Pemerintah tengah mempertimbangkan kebijakan baru terkait penagihan utang antar Badan Usaha Milik Negara (BUMN). Kebijakan ini dipicu oleh kasus kepailitan PT Istaka Karya dan bertujuan untuk menciptakan keadilan bagi seluruh pihak yang terlibat.
Wakil Menteri BUMN, Kartika Wirjoatmodjo (Tiko), mengungkapkan rencana penghapusan tagih utang antar BUMN dalam kasus kepailitan. Hal ini akan memprioritaskan pelunasan utang kepada vendor eksternal.
Rencana Penghapusan Tagih Utang Antar BUMN
Tiko menjelaskan, rencana penghapusan tagih utang ini bukan hanya solusi untuk kasus PT Istaka Karya, melainkan kebijakan umum yang sedang diproses. Hal ini terutama relevan mengingat konsolidasi BUMN di bawah holding operasional atau BKI yang nantinya menjadi Danantara Asset Management.

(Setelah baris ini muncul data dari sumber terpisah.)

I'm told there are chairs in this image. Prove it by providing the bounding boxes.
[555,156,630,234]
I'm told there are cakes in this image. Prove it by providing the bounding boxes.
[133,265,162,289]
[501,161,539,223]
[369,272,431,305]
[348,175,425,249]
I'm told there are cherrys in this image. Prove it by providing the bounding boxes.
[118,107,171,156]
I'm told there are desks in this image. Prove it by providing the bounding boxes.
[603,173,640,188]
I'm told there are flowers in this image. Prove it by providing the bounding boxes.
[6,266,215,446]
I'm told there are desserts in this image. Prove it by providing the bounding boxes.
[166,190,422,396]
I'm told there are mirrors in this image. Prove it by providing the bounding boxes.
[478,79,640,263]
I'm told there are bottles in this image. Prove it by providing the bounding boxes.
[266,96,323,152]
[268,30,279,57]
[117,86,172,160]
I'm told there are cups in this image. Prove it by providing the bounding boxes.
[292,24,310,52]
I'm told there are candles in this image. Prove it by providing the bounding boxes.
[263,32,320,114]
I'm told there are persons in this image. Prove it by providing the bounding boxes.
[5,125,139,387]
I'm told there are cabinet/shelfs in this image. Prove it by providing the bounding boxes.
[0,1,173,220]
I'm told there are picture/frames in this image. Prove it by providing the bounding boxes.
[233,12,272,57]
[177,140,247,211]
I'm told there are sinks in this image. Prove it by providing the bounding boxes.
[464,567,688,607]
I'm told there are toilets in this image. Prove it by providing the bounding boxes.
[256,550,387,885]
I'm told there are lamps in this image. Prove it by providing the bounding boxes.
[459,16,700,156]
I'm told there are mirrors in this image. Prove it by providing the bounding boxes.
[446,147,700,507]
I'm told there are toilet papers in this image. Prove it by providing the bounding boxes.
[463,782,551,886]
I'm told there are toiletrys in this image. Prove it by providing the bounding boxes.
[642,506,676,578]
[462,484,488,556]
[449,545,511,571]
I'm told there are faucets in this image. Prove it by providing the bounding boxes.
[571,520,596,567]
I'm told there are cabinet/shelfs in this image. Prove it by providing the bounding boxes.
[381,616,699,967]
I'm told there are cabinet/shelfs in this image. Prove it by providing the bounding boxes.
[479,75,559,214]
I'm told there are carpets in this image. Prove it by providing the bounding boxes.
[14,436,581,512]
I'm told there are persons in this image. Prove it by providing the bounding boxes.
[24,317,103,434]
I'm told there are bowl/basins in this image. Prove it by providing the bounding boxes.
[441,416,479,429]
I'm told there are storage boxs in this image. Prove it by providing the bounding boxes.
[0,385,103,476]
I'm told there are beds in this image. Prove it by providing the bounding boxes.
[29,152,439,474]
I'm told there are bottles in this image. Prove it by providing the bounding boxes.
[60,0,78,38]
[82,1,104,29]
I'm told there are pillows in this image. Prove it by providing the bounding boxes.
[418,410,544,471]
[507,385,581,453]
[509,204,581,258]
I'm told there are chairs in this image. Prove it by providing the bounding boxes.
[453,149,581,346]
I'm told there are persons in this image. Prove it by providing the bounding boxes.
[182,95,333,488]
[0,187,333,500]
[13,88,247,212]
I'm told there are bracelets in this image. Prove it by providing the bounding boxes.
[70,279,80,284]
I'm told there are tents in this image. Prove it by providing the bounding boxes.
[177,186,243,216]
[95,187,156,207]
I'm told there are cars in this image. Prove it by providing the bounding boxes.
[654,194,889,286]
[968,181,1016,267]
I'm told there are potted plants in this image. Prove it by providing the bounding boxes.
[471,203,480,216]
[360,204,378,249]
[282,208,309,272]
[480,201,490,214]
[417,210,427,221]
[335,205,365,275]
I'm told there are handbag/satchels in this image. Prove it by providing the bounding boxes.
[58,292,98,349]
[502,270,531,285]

Dengan kebijakan ini, pihak-pihak yang berkepentingan di luar ekosistem BUMN akan diprioritaskan dalam pelunasan utang. Prioritas ini didasari prinsip keadilan dan kemanusiaan.
Dasar Hukum dan Mekanisme Persetujuan
Landasan hukum penghapusan tagih utang antar BUMN terdapat dalam Undang-Undang Nomor 1 Tahun 2025 tentang Badan Usaha Milik Negara (UU BUMN).
Namun, implementasi kebijakan ini memerlukan persetujuan Presiden. Menteri BUMN, atas persetujuan Presiden, berwenang menetapkan kriteria hapus buku dan hapus tagih aset BUMN.
Prosesnya diawali dengan penyusunan kriteria umum penghapusan tagih dalam konteks kepailitan BUMN. Kriteria tersebut kemudian diajukan kepada Presiden Prabowo Subianto untuk mendapat persetujuan.
Kriteria Umum dan Implementasi
Saat ini, Kementerian BUMN tengah merumuskan kriteria umum penghapusan tagih utang dalam kasus kepailitan BUMN.
Setelah kriteria umum tersebut disetujui Presiden, pelaksanaan penghapusan tagih utang akan memerlukan persetujuan Rapat Umum Pemegang Saham (RUPS).
Proses ini menekankan pentingnya transparansi dan akuntabilitas dalam pengelolaan keuangan BUMN. Tujuannya adalah untuk memastikan keadilan dan efisiensi dalam penanganan kasus kepailitan.
Dengan adanya kebijakan ini, diharapkan proses penanganan kepailitan BUMN dapat lebih terstruktur dan adil, serta memberikan perlindungan bagi kreditur eksternal.
Langkah ini menunjukkan komitmen pemerintah dalam menciptakan tata kelola BUMN yang lebih baik dan transparan. Ke depannya, kebijakan ini diharapkan mampu mencegah permasalahan serupa dan melindungi kepentingan seluruh stakeholders.
Perubahan ini juga mencerminkan adaptasi terhadap dinamika ekonomi dan bisnis yang semakin kompleks, memastikan kelangsungan dan keberlanjutan BUMN di masa mendatang.